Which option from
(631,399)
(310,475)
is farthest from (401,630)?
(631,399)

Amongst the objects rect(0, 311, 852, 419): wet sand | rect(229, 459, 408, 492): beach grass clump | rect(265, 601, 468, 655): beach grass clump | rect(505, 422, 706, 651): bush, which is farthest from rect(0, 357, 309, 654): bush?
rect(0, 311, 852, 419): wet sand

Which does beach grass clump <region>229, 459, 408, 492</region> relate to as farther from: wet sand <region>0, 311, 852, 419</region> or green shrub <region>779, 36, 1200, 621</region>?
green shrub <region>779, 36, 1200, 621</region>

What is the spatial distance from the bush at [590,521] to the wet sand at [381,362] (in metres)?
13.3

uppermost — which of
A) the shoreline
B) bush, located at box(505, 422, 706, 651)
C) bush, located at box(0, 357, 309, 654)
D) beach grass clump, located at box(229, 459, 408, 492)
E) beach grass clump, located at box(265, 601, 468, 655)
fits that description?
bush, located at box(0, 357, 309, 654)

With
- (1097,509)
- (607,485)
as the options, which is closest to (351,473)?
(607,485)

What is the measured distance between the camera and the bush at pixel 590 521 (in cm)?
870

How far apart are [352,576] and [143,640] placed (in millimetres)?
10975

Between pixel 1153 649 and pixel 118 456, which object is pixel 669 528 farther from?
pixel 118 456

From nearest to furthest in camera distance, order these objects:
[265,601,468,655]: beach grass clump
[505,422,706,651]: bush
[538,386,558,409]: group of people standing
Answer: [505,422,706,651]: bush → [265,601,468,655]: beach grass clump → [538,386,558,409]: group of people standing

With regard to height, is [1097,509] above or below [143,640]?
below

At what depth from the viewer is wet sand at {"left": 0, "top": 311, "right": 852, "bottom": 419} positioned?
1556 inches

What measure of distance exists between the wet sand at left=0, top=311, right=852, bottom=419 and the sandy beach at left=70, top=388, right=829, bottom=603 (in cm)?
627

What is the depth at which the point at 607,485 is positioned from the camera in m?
☆ ☆ ☆
## CHALLENGE:
Copy the material word for word, starting at the line that contains "What measure of" and ending with the last line of the material.

## RESULT OF THIS TASK:
What measure of distance exists between the wet sand at left=0, top=311, right=852, bottom=419 and the sandy beach at left=70, top=388, right=829, bottom=603 (in cm)?
627

What is the depth at which the point at 607,485 is positioned from the camera in m?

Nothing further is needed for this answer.